### Supplied data:
-- Opening Marker --

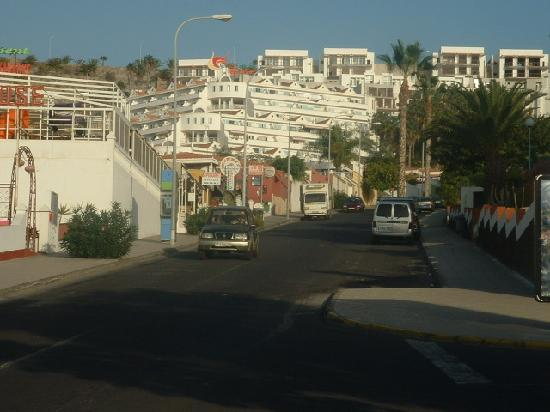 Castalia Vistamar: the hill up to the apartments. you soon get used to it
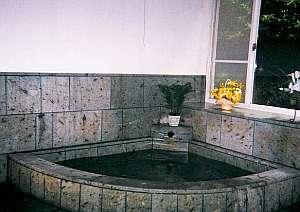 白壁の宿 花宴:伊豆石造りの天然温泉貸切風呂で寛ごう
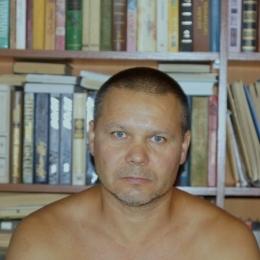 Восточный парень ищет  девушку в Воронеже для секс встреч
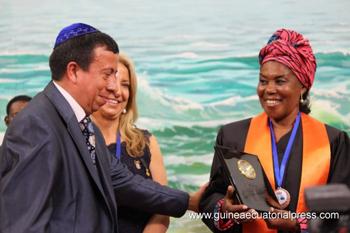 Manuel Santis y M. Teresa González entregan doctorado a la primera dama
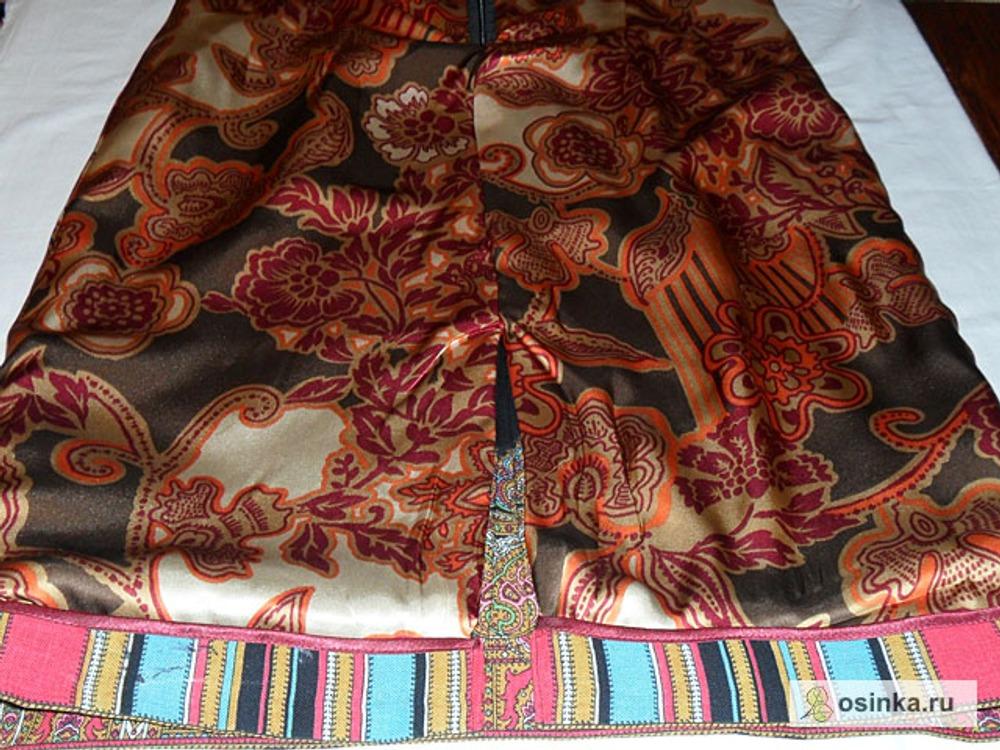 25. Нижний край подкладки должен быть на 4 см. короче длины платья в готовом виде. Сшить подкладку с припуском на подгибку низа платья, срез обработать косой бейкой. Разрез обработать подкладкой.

-- Closing Marker --
-- Opening Marker --

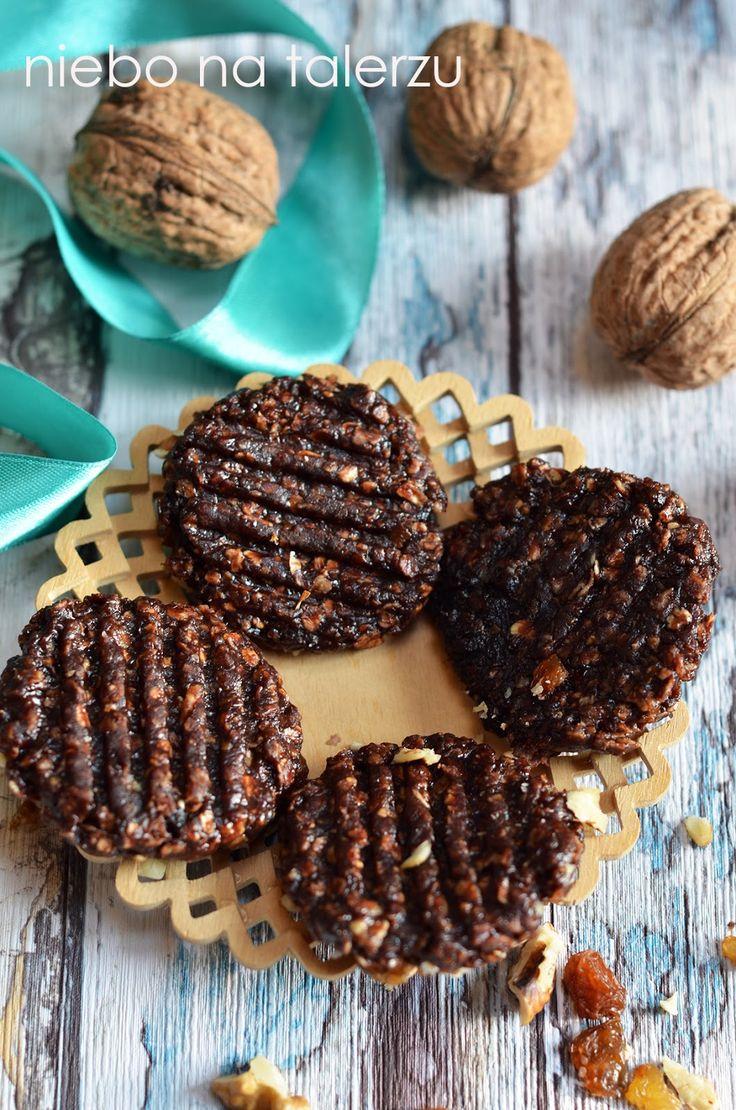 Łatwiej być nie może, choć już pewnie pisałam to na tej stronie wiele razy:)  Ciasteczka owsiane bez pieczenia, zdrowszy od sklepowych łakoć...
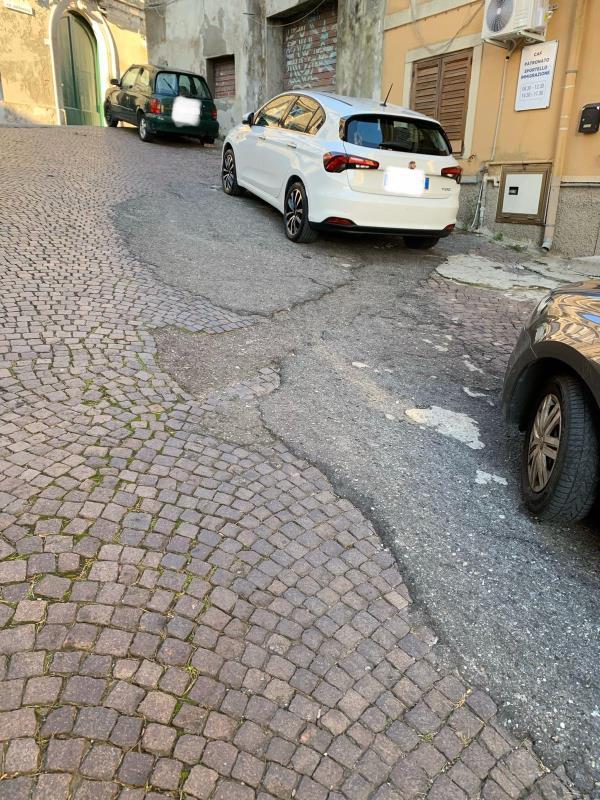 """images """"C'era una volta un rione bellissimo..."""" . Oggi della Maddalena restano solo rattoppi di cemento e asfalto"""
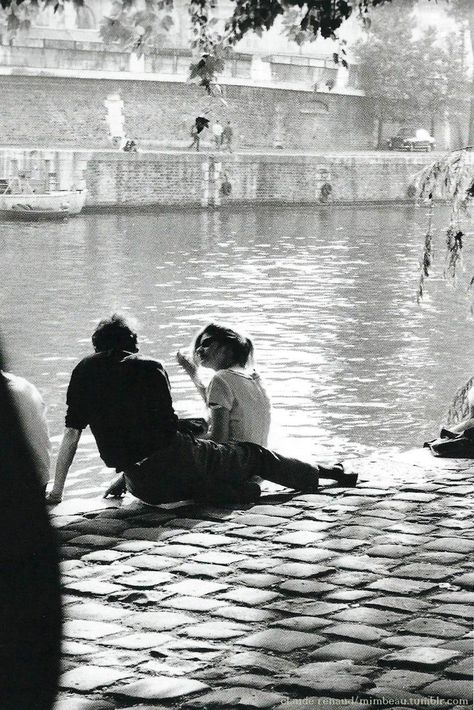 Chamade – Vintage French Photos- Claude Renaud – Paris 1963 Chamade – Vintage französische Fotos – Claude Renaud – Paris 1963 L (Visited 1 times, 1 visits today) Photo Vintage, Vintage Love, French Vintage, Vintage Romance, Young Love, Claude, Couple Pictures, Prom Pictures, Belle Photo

-- Closing Marker --

### Problem to work on:
Exactly the lines above from the one that contains "Castalia Vistamar: the" down to the one that contains "Manuel Santis y" are to be output, both ends kept and pictures omitted.

### Exercise answer:
 Castalia Vistamar: the hill up to the apartments. you soon get used to it
 白壁の宿 花宴:伊豆石造りの天然温泉貸切風呂で寛ごう
 Восточный парень ищет  девушку в Воронеже для секс встреч
 Manuel Santis y M. Teresa González entregan doctorado a la primera dama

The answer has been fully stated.